Martha Cerda
Una hora de más o de menos no tiene importancia, salvo que estés muriéndote
o naciendo. “Muriéndome”, es decir, morirse uno a sí mismo, no a otro; por
lo tanto, no es igual un minuto antes que después. Pero esta reflexión no la hice
cuando se interpuso por primera vez en mi vida una nube entre las tres y las cuatro
de la tarde, impidiéndome ver a mi alrededor durante esa hora. Tampoco me di cuenta
de que sólo me cubría a mí, como una venda sobre mis párpados.

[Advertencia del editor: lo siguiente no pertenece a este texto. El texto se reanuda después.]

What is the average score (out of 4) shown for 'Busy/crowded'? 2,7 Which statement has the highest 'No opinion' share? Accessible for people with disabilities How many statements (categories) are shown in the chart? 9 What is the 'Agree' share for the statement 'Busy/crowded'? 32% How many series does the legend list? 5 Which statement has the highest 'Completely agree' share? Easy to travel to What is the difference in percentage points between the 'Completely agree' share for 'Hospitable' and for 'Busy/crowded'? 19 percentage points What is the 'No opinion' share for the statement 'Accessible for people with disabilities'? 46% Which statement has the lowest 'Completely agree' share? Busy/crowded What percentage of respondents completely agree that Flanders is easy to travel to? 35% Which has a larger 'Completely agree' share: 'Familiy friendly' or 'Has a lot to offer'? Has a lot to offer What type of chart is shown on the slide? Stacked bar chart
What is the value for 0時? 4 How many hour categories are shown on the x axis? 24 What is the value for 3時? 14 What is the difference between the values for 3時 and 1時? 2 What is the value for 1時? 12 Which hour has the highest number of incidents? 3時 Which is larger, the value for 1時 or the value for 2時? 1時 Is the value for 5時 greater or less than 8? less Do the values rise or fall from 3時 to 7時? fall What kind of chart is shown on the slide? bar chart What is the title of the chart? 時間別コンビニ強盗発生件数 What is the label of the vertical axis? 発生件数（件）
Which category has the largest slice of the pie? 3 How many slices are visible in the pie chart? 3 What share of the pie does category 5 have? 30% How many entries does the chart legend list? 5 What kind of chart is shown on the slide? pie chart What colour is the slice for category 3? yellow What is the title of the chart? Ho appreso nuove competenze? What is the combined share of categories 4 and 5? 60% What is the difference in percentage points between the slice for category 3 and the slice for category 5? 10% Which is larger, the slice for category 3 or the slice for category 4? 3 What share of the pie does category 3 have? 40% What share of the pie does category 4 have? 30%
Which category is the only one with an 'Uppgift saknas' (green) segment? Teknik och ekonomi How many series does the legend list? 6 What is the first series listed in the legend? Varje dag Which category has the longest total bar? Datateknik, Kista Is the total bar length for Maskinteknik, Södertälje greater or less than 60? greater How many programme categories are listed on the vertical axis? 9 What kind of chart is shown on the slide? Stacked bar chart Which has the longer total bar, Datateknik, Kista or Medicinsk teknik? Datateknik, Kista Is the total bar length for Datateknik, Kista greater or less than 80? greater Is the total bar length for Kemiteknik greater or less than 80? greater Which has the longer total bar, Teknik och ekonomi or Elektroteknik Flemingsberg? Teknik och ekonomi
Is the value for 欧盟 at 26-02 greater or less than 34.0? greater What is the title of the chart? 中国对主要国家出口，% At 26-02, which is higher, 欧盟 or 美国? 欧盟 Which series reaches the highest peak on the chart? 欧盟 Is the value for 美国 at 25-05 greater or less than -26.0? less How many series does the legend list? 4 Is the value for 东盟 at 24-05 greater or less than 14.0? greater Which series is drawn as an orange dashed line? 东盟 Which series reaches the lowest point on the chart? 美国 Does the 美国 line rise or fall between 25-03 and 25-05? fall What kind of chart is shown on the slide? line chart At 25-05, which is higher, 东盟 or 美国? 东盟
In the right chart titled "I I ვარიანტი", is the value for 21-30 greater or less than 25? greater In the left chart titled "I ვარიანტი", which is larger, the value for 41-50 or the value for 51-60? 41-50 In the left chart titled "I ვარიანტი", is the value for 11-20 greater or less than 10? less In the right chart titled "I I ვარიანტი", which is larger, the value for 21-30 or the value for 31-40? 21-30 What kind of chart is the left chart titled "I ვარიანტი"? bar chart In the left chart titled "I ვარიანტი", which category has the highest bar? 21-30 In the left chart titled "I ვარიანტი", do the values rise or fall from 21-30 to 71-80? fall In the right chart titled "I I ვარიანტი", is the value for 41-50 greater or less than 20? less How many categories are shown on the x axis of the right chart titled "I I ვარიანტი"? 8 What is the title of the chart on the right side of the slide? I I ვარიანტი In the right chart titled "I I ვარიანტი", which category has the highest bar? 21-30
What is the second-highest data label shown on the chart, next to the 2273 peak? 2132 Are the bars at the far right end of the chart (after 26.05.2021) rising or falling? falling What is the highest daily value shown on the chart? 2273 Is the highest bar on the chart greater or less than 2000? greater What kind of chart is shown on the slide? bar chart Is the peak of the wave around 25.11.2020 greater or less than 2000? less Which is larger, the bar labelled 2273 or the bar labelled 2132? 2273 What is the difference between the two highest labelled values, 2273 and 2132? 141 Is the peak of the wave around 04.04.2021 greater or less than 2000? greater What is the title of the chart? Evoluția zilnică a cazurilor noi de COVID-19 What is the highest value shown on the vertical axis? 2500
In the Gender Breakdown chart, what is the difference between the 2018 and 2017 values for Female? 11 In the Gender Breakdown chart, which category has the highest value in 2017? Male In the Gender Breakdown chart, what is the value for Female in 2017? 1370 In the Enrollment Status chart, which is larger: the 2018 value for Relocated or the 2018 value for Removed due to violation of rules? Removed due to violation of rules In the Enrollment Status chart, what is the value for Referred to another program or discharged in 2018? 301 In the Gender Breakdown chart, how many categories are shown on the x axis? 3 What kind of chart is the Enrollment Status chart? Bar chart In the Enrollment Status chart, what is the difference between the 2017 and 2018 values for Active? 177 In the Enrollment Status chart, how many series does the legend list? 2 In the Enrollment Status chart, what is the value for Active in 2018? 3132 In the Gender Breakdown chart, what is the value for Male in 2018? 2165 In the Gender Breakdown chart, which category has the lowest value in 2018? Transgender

Por lo demás, no
estaba mal, aparecía justo a la hora de la siesta, protegiéndome con su sombra de
algún rayo de sol inoportuno. Era grato despertar en medio de una luz amortiguada,
sin los deslumbramientos tan comunes del mes de abril. Porque era abril y aún no
llegaban las lluvias, así que la nube era más bien blanca. La única en protestar
fue mi esposa, quien no dejó de creer era cosa mía para fastidiarla. Le parecía
de lo más extravagante traer una nube en los ojos, en lugar de unos lentes oscuros.
Tal vez hubiera preferido un antifaz y no mi algodonosa compañía. Sin embargo, ahí
estaba y lo mejor era dormir la siesta bajo su cobijo.
Fue hasta algunos días después que me percaté de su
movimiento. Estábamos en una comida de bodas, de esas en que sirven a las cuatro
de la tarde, cuando mi mujer, malhumorada, me reclamó: “¿No pudiste dejarla en
la casa?” “¿A quién?”, le pregunté. “A tu maldita nube”. La cual
a esas fechas había descendido a la altura de mi cuello, semejando una escafandra.
Por cierto que, a las cinco, la nube persistía en ese sitio. Me hubiera gustado
verificar si en mi casa no estaba en ese momento nube alguna, mas la sola idea me
pareció desleal. Indudablemente la nube era mi seguidora, no tenía derecho a desconfiar
de ella. Excepto que mi tiempo de observar se iba acortando, no podía objetarle
nada; era juguetona, aunque discreta, no pasaba de envolverme la cara, con lo cual
me defendía de los ruidos. ¿Se han puesto alguna vez algodones en los oídos para
no escuchar a su cónyuge? También me permitía reírme sin que me vieran y eludir
las respuestas a la misma pregunta: “¿De dónde diablos sacaste esa cosa?”
Cuando la nube se extendió hasta la hora del crepúsculo,
adquirió un tono rosado que me sentaba mejor y, mientras el mundo de afuera se esforzaba
en agredirme por medio de los insultos de mi mujer, a quien cada vez oía menos gracias
a la nube; mi mundo de adentro crecía y se ensanchaba: el vapor ya me envolvía de
la cabeza a los pies, desde las tres de la tarde hasta el anochecer.
Un lunes amanecí nublado. Mi nube había decidido quedarse
conmigo la noche anterior, porque amenazaba tormenta. Mi mujer estaba furiosa. Como
a las diez de la mañana comencé a llover. “Augusto, deja de hacer payasadas”,
gritó mi mujer a eso de las doce, pero yo seguí lloviendo hasta que mi última gota
empapó la alfombra, ante los gritos ya inaudibles de la que fuera mi esposa.